Because FIRE buys time.
And time is the most valuable commodity in the world.
I wish I’d had the courage to express my feelings.
Also something which I’d hope to not have too much trouble with.
Those who know me well, know that I have no problem expressing my feelings.
In fact, even those who DON’T know me well – would categorically attest that I have no problems expressing my feelings.
But what would they know, just a bunch of hard-working pretenders who don’t have the courage to live a life true to themsel… sorry sorry.
It’s a serious topic. I’ll get serious.
I wish I had stayed in touch with my friends.
This one IS a big regret of mine.
Sincerely, I’d hope to have stayed in touch with many, many more people.
And if I had my time again, I would go out of my way to not be such a tight-arse in my youth.
I now realize that money issues are not only a big killer between married couples, they are also a big bugbear when it comes to friendships and relationships.
This has cost me dearly when it came time to stay in touch with people whom I valued and cherished.
Being El Cheapo has cost many numerous friendships – I know this now.
I wish I had let myself be happier.
You know, for the first 35 or so years of my life, I have to say this is true.
Certainly MrsFrugalSamurai would agree, as she’s always asking “why are you so grumpy?”
BECAUSE YOU LEAVE THE LIGHTS ON WOMAN – is what I think but dare not say to my vivacious yet nubile wife.
However, it might also be because it was hard to be truly happy in a scarce environment – where resources were limited.
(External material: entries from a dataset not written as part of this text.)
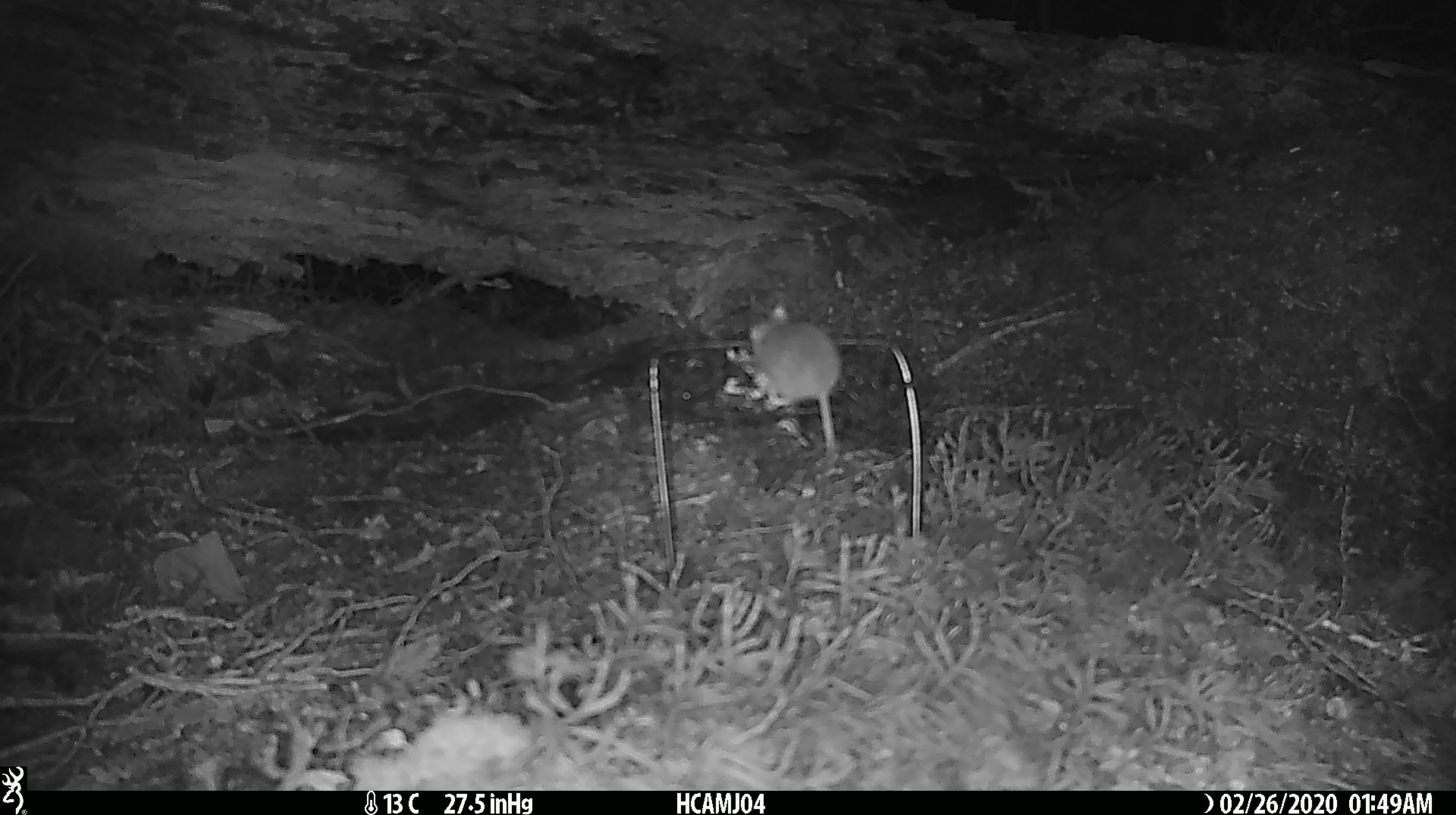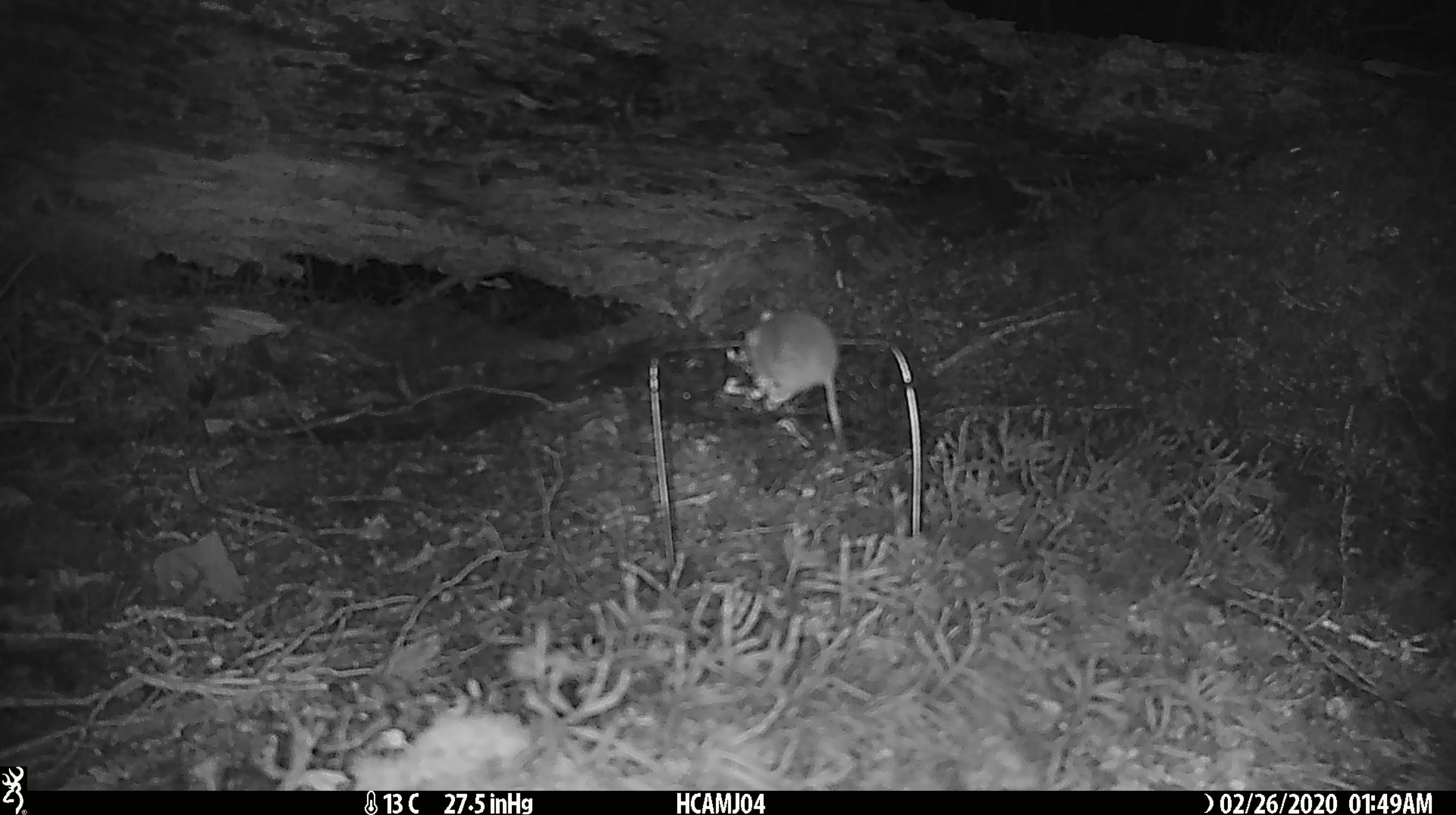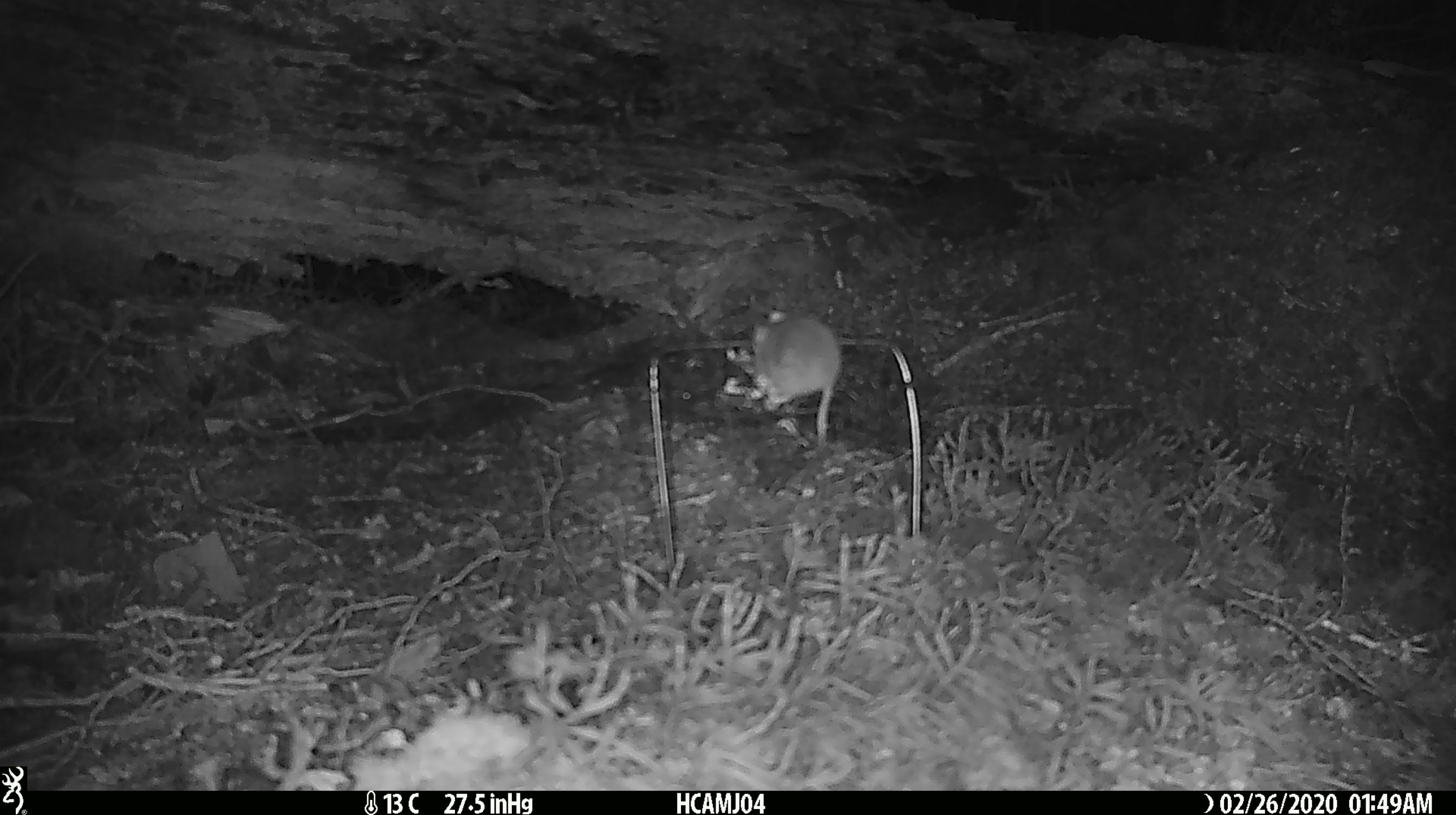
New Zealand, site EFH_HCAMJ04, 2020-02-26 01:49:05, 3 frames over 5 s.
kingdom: Animalia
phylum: Chordata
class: Mammalia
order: Rodentia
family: Muridae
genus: Mus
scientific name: Mus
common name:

Growing up, there was always a chip on me shoulder that somehow I was different to everyone else.
Which fueled this drive to have financial abundance, and this meant sacrifices and other life decisions, often at the detriment to finding happiness (see previous point).
I’m working on it. Truly I am.
I know I’ve gone a bit sentimental with this post, and perhaps a touch heavy with the jesting – which I hope you do not mind.
However, and I think it’s the impending fatherhood, but I have been reflective of late – thinking back on the trials and tribulations that’s got me this far.
But it’s also good I think, to plan ahead and be aware of what’s coming up next.
That’s life right?
As a great man once said:
“All I want to know is where I’m going to die, so I’ll never go there”.
This post in a way, is about finding the “where”.